- Exercise task 1:
Using the Joel Plaskett article, say whether each statement below agrees with it. Answer yes or no for each, and quote the exact words that decide it.
(a) Plaskett's last Toronto show took place at the top of the CN Tower during a Canadian Music Week function.
(b) The band recorded, mixed and mastered a tune a week for 12 weeks.
(c) Scrappy Happiness is the fifth Joel Plaskett Emergency record.
- Exercise task 2: Pick up the Joel Plaskett article after its final sentence and carry it forward.

Joel Plaskett was really, really high the last time we saw him in Toronto, performing for a slightly awkward Canadian Music Week function this past March at the top of the CN Tower.

Old joke, yes, but come on: how many CN Tower jokes are there? And anyway, the way Plaskett tells it, he might have had a better time at the show had he and bandmates Chris Pennell and Dave Marsh — known together as the Joel Plaskett Emergency — actually been high for the experience. Which, for the record, was a lovably loose and rockin’ affair, even if things might have been a little uncomfortable onstage.

“That was a fun, rough gig,” says Plaskett — who returns this Friday and Saturday to play the Queen Elizabeth Theatre — from his home in Dartmouth. “We hadn’t gigged in a while. We’d been recording but we hadn’t played a show in some time, so I enjoyed it.

“But that environment — the glass and the low ceiling and this crap P.A. and all this really weird backline. We started playing and I was, like, ‘Do we sound like us?’

“There was no other way to roll it so I just got into it for what it was.”

Plaskett has learned a thing or two of late about letting go and not lingering too long on imperfections. Earlier this year, he set himself and the Emergency the task of recording, mixing and mastering a tune a week for 10 weeks straight, delivering a finished version of each song to the CBC for airplay at the end of each seven-day stretch.

The eclectic, rough-around-the-edges results — which find him indulging his classic-rawkin’ guitar-hero and Maritime-folkie sides in equal measure — have now been compiled into the summer-perfect Scrappy Happiness, the fifth Joel Plaskett Emergency record and Plaskett’s ninth since the dissolution of Halifax pop heroes Thrush Hermit in 1999.

For a collection of songs that were essentially created as singles to deliver weekly to iTunes, Scrappy Happiness hangs together remarkably well as an album. In his mind, Plaskett says, it’s as conceptually and thematically tight as 2009’s meticulously plotted (and quite wonderful) triple-album, Three, returning as it does to themes of aging, nostalgia and music’s magical ability to “teleport” you to specific points in your past.

- Data rows:

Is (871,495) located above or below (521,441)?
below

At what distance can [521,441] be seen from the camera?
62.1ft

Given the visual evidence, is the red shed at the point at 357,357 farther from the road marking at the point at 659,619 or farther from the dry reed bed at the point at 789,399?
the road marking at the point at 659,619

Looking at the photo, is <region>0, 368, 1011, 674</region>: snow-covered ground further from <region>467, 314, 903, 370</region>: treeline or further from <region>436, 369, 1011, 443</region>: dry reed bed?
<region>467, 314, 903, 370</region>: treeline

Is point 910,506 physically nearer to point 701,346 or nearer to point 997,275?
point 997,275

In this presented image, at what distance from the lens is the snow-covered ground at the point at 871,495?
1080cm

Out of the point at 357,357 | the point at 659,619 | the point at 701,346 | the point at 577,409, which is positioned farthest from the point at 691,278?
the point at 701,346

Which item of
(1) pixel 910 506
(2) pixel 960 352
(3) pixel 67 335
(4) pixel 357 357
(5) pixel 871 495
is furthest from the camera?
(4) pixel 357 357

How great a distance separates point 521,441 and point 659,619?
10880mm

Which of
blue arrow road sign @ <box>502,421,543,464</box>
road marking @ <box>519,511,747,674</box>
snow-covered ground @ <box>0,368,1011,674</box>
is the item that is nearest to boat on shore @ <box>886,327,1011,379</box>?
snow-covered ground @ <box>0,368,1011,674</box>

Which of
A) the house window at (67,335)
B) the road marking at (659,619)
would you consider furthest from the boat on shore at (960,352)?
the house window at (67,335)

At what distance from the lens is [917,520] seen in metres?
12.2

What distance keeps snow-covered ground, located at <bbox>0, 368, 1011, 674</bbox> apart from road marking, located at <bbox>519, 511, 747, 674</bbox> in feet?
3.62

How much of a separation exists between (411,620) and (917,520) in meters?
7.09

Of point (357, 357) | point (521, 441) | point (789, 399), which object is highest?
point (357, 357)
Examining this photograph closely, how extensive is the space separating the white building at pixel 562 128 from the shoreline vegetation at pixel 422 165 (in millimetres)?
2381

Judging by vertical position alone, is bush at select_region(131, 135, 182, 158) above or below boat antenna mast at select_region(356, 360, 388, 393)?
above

- Task output 1:
(a) Yes: "performing for a slightly awkward Canadian Music Week function this past March at the top of the CN Tower."
(b) No: "a tune a week for 10 weeks straight."
(c) Yes: "the fifth Joel Plaskett Emergency record."

- Task output 2:
Still, his experiences dropping 7-inch singles for his New Scotland label and, specifically, contributing a song to the CBC’s Great Canadian Song Quest in 2009 have put him in a “singles” frame of mind.

“I delivered it at the 11th hour and it was on the radio the next day,” he says. “I was just, like, ‘This is wicked.’ How cool was it to do something and then hear it on the radio the next day? For me, it was really exciting, so I thought if I could bring that energy to a record it would spur me along a little bit.

“I find with the band, anyway, that we’re best when we’re flying by the seat of our pants a little bit and a little combative in the way we play. I don’t know that perfection does the material justice, if you know what I mean, so I just tried to embrace the opposite . . . The one thing I will take from this project and continue on some level is not to be afraid to record a single and just throw it out there whenever.”

Plaskett found the song-a-week process a bit too “fatiguing” to repeat, mind you, so it remains to be seen what kind of challenge he’ll set himself for the next one. Quadruple-album, maybe?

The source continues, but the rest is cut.